La tierra que somos
Manzanillo entre la danza y la furia
Juan José Prieto
Lárez
A tientas, el
sol busca la manera de sorprender por encima de los tunales, la pasividad de
los botes morando las frías aguas de Manzanillo. Para precipitarse sobre ellos
y desgarrar la última gota de humedad acunada en los surcos de la madera hecha
viaja por el tanto salitre que la agobia. Y comienza la algarabía de los
alcatraces, se extiende por la verde hondura haciendo salpicar las lisas
brillando como fantasmas aflorando de la nada, pero esa nada significa la vida
de hombres y mujeres que no se han ido nunca de allí por más colores y brillos
de otras costas.
Crecen entonces
las olas, y cuando la mañana se hace paisaje. El viento atraviesa los uveros
borrándole el rocío acurrucado en sus gruesas hojas. Es la sonrisa arrullando
la sorpresa súbita desatada por el nuevo día, cubriendo el respiro de la
madrugada hecha solemne como una criatura en el regazo de su madre.
El tiempo, ha
pasado desatando furia, distinguiéndose en el asfalto que reta la fingida
inocencia de la mar. Mirando de reojo la distancia que los separa. En efecto, y
como reza la voz del marinero: “la mar reclama lo que le han quitado”, la
respetan porque saben que cuando se agita es porque de sus entrañas vendrá el
látigo mordaz con una intensidad telúrica reclamando su espacio aniquilado. Así
aturde y sacude el arenal donde yacen las rancherías. Salta la espuma entre las
piedras, respiran los guamos intranquilos, sin cueva por que la bravura se les
vino encima.
··········
▸ Objetivo del ejercicio
Copia el fragmento sobre Manzanillo desde "Crecen entonces" hasta "de su madre.", pero cambia "uveros" por "almendros".

▸ Datos disponibles
··········
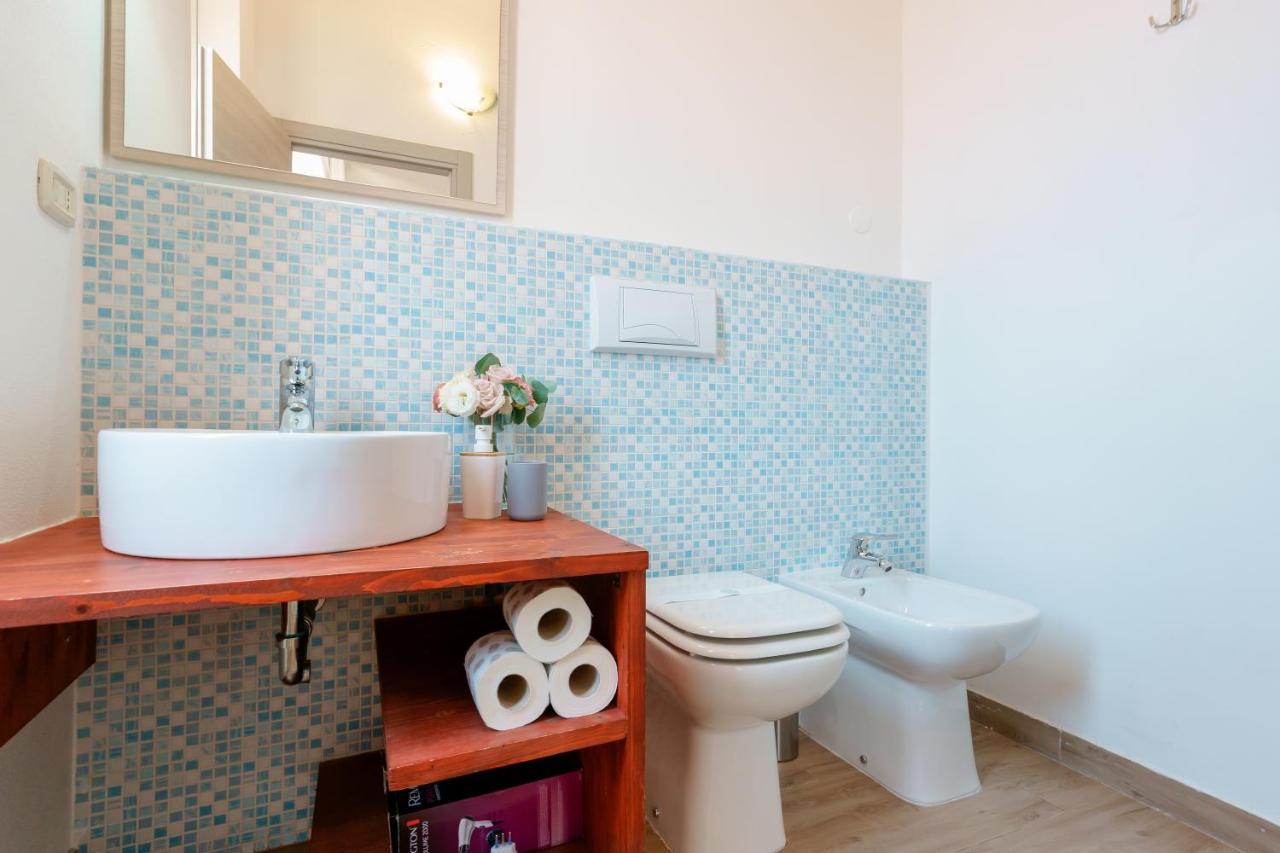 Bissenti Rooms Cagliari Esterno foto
··········
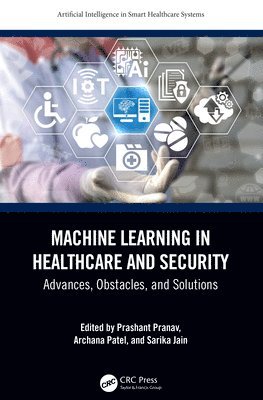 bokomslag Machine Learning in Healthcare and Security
··········
▸ Respuesta de la tarea
Crecen entonces
las olas, y cuando la mañana se hace paisaje. El viento atraviesa los almendros
borrándole el rocío acurrucado en sus gruesas hojas. Es la sonrisa arrullando
la sorpresa súbita desatada por el nuevo día, cubriendo el respiro de la
madrugada hecha solemne como una criatura en el regazo de su madre.